DECENT, d[=e]'sent, _adj._ becoming: seemly: proper: modest: moderate: tolerable.--_n._ D[=E]'CENCY, becomingness: modesty.--_adv._ D[=E]'CENTLY.

[L. _decens_, _decentis_, pr.p. of _dec[=e]re_, to be becoming.]

DECENTRALISE, de-sen'tral-[=i]z, _v.t._ to withdraw from the centre: to transfer functions from the central government to local centres.--_n._ DECENTRALIS[=A]'TION. [L. _de_, neg., and _centralise_.]

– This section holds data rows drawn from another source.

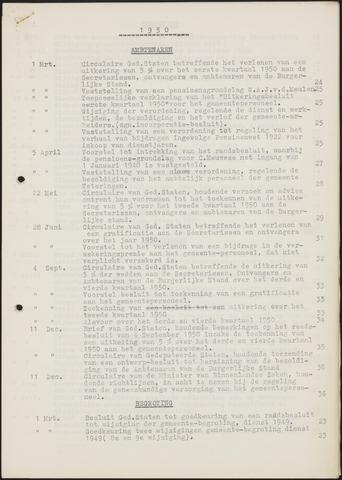 Teteringen - Indexen op de notulen van de gemeenteraad 1950-01-01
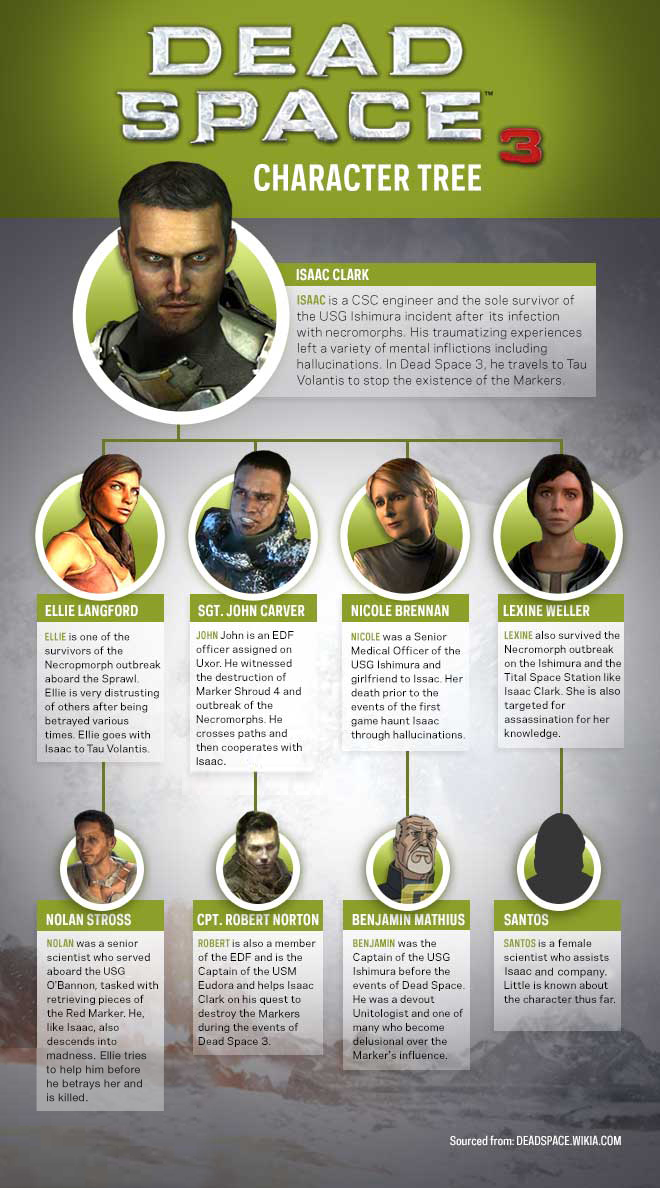 Deadspace CharacterTree V1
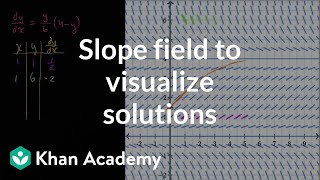 Slope field to visualize solutions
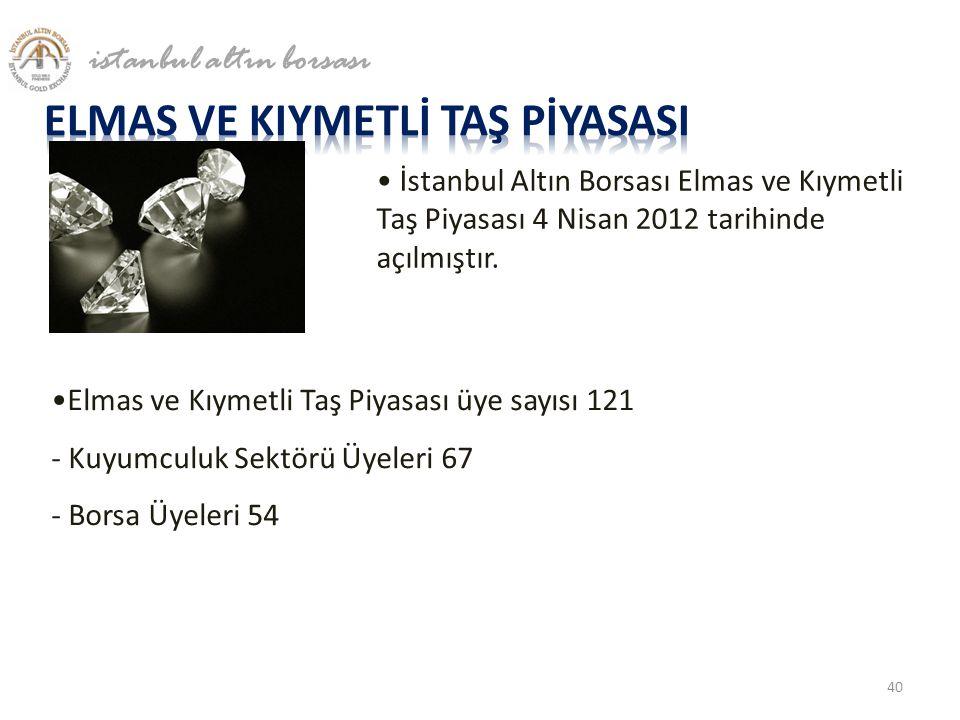 • İstanbul Altın Borsası Elmas ve Kıymetli Taş Piyasası 4 Nisan 2012 tarihinde açılmıştır. •Elmas ve Kıymetli Taş Piyasası üye sayısı 121 - Kuyumculuk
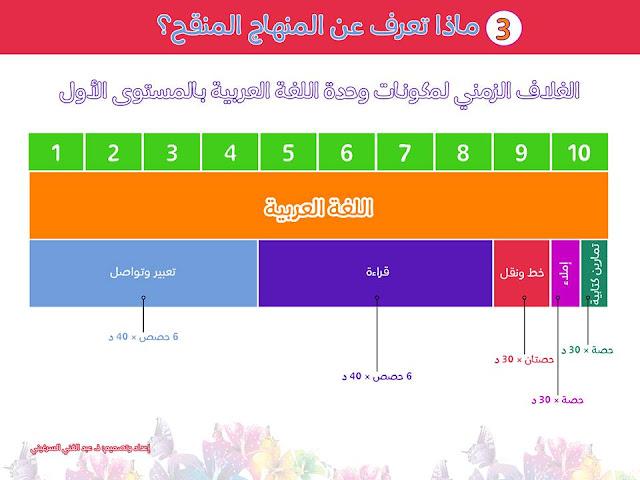 3-الغلاف الزمني لمكونات وحدة اللغة العربية بالمستوى الأول ابتدائي
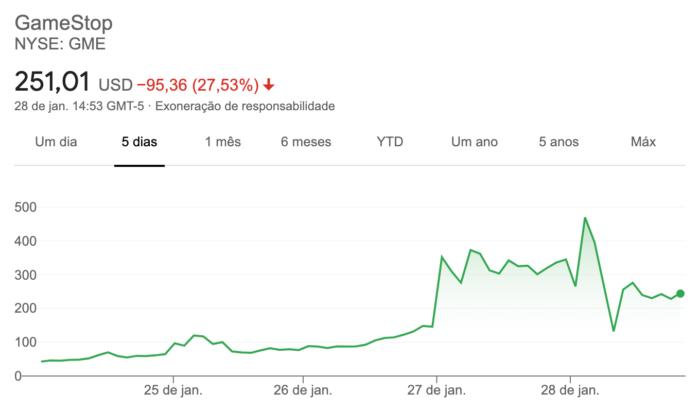 Os altos e baixos da ação da GameStop (Imagem: Reprodução / Google)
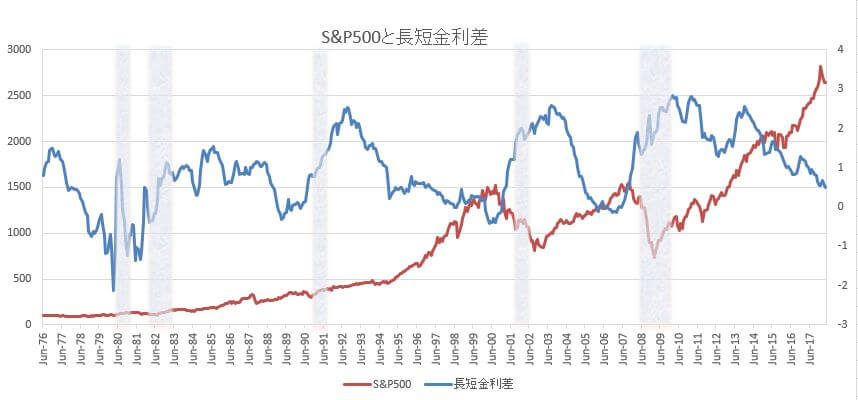 S&P500推移と長短金利差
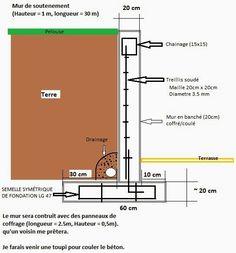 Génie civil et Travaux Publics Engineering Plan bloc autocad dwg: Comment dimensionner un mur de soutènement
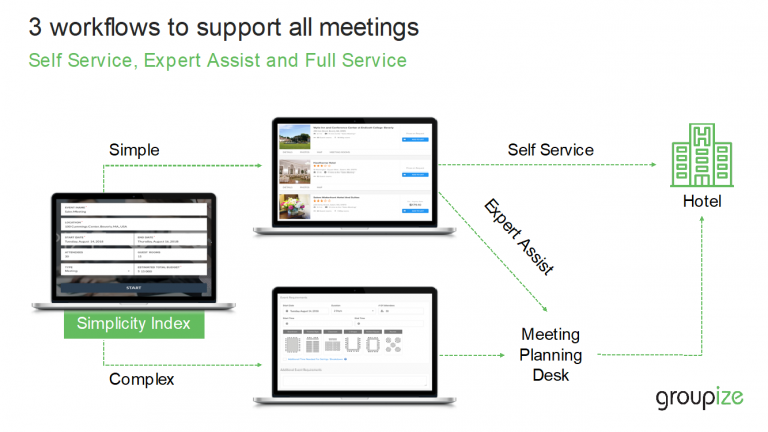 Groupize Simple Meetings and Complex Meetings Workflow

DECEPTION, de-sep'shun, _n._ act of deceiving: the means by which it is sought to deceive.--_n._ DECEPTIBIL'ITY.--_adjs._ DECEPT'IBLE, capable of being deceived; DECEP'TIOUS (_Shak._), deceitful; DECEP'TIVE, tending to deceive: misleading.--_adv._ DECEP'TIVELY.--_n._ DECEP'TIVENESS.--_adj._ DECEP'TORY, tending to deceive. [O. Fr.,--Low L. _deceptio_, _-nis_--_decip[)e]re_, to deceive.]

DECERN, de-s[.e]rn', _v.t._ and _v.i._ (_Scots law_) to judge: to decree: to pass judgment. [O. Fr. _decerner_--L. _decern[)e]re_--_de_, and _cern[)e]re_, to distinguish.]

DECESSION, de-sesh'un, _n._ departure. [See DECEASE.]

DECHARM, d[=e]-charm', _v.t._ to disenchant.

DECHRISTIANISE, de-krist'yan-[=i]z, _v.t._ to turn from Christianity: to destroy Christian elements.

DECIARE, de'si-ar, _n._ the tenth part of an are. [Fr.,--L. _deci-_ (in _decimus_), and _are_.]

DECIDE, de-s[=i]d', _v.t._ to determine: to end: to settle: to resolve.--_adjs._ DECID'ABLE, capable of being decided; DECID'ED, determined: clear, unmistakable: resolute.--_adv._ DECID'EDLY. [O. Fr.

_decider_--L. _decid[=e]re_--_de_, away, _caed[)e]re_, to cut.]

DECIDUOUS, de-sid'[=u]-us, _adj._ that fall in autumn, as leaves: not permanent.--_n._ DECID'UA, a membrane of the uterus discharged after parturition.--_adj._ DECID'U[=A]TE.--_n._ DECID'UOUSNESS.--DECIDUOUS TREES, those which annually lose and renew their leaves. [L.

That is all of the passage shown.